Bipolar disorder is a complex medical state whose etiology involves genetic and epigenetic factors acting alongside environmental components in causing manifestation of the disease. Bipolar disorder affects virtually all areas of the human body, from energy levels and appetite to muscles and even libido.

 

What causes Bipolar disorder?

Millions of people in the world are affected by manic depression , however, it can take years to be properly diagnosed with the disease, depriving people of the assistance that they have . As the name reflects, people with bipolar disorder experience two extremes, or poles, with their mood: depression and mania.

Mania is the polar opposite of depression. A manic person can have an uplifted mood or experience feelings of grandiosity.

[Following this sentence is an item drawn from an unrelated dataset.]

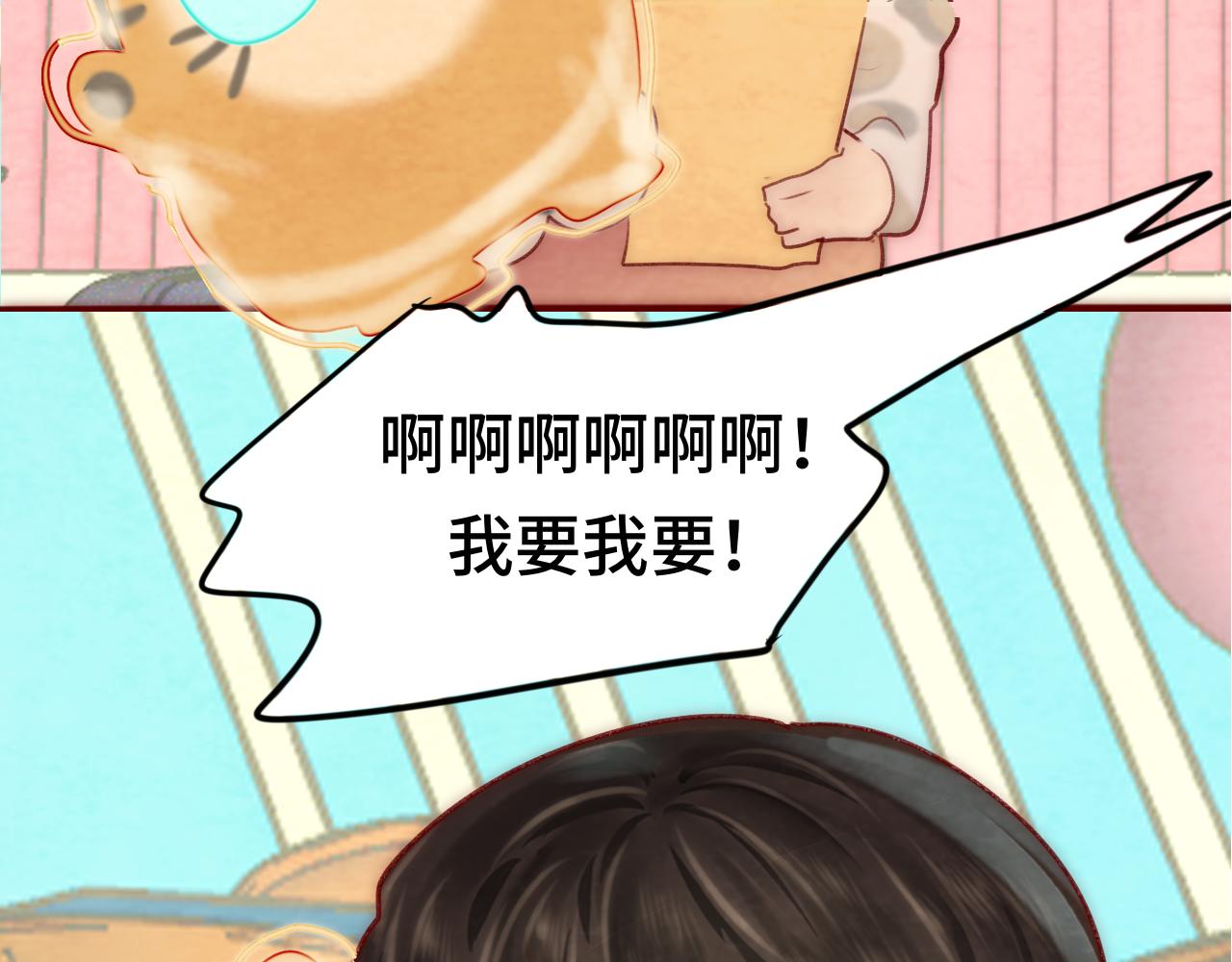 第51话 潮流达人137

They might be relentlessly talkative, hyperactive, or may claim to have special powers or express paranoia, anger, or anguish.

Bipolar disorder has traditionally been viewed as a purely biological one, but in reality the episodes of this complex condition are best understood within a biopsychosocial framework, which is interactions between genes, neural pathways, and socioenvironmental influences.

 

Pathophysiology of bipolar disorder

The behavioral and physiological manifestations of Bipolar disorder are complex, showing itself not only as profound changes in mood, but also in the form of a range of neurovegetative and psychomotor features. The pathophysiology is undoubtedly moderated by interconnected limbic, striatal and fronto-cortical neurotransmitter neuronal circuits, and the interacting cholinergic, catecholaminergic and serotonergic neurotransmitter systems thus represent very attractive candidates. Thus, it’s not surprising that clinical studies over the past 40 years have for the foremost part rested upon the conceptual foundation that monoamine signaling and hypothalamic-pituitary-adrenal (HPA) axis disruption are integral to the pathophysiology of both depression and mania .

A true understanding of the pathophysiology of manic depression must address its neurobiology at different physiological levels, i.e. molecular, cellular, systems, and behavioral. Abnormalities in organic phenomenon undoubtedly underlie the neurobiology of the disorder at the molecular level and this may become evident as we identify the susceptibility and protective genes for Bipolar disorder in the coming years.

 

 

 

Hippocampus and bipolar disorder


Interest in hippocampal volume stems from neuropsychological and neuropathological studies that implicate this structure within the pathophysiology of bipolar disorders. For instance, enlarged right hippocampal volume is claimed to be related to poor neuropsychological functioning in manic depression , and findings from a neuropathological study have indicated a discount and dysgenesis of varied neuronal cell lines in entorhinal and hippocampal cortex of bipolar patients.

Also, in people with bipolar disorder, certain parts of the hippocampus are smaller than they are in both people with major depressive disorder and in people without mood disorders.

 

 

 

Bipolar disorder and neurotransmitter imbalance


The brain uses a variety of chemicals as messengers to speak with other parts of the brain and systema nervosum . These chemical messengers, referred to as neurotransmitters, are essential to all or any of the brain’s functions.

There are many various sorts of neurotransmitter chemicals within the brain. The neurotransmitters that are said to be involved in manic depression include dopamine, norepinephrine, serotonin, GABA (gamma-aminobutyrate), glutamate, and acetylcholine.

Measuring neurotransmitters, their chemical variations, and their effects is central to the study of bipolar disorder. For example, GABA is lower within the blood and cerebrospinal fluid of patients with manic depression while oxytocin-active neurons are more in those with manic depression .

 

 

Which hormone causes bipolar disorder?


Neurotransmitters aren’t the only chemical messengers within the body. Hormones are also used by the body as chemical messengers. The thyroid is an endocrine organ located within the neck that produces hormones . It has been the main target of much mood disorder research. Depression is usually related to low levels of hormone , a condition referred to as Hypothyroidism. Mood elevation is usually related to high levels of hormone (Hyperthyroidism). Treating hypothyroidism by supplementing or replacing hormones may sometimes alleviate depression. Similarly, reducing levels of high hormone with lithium may ease manic symptoms. Given that up to half patients with a rapid cycling sort of bipolar disease even have hypothyroidism, the involvement of the thyroid in producing or enabling bipolar disorders for some patients is a strong possibility.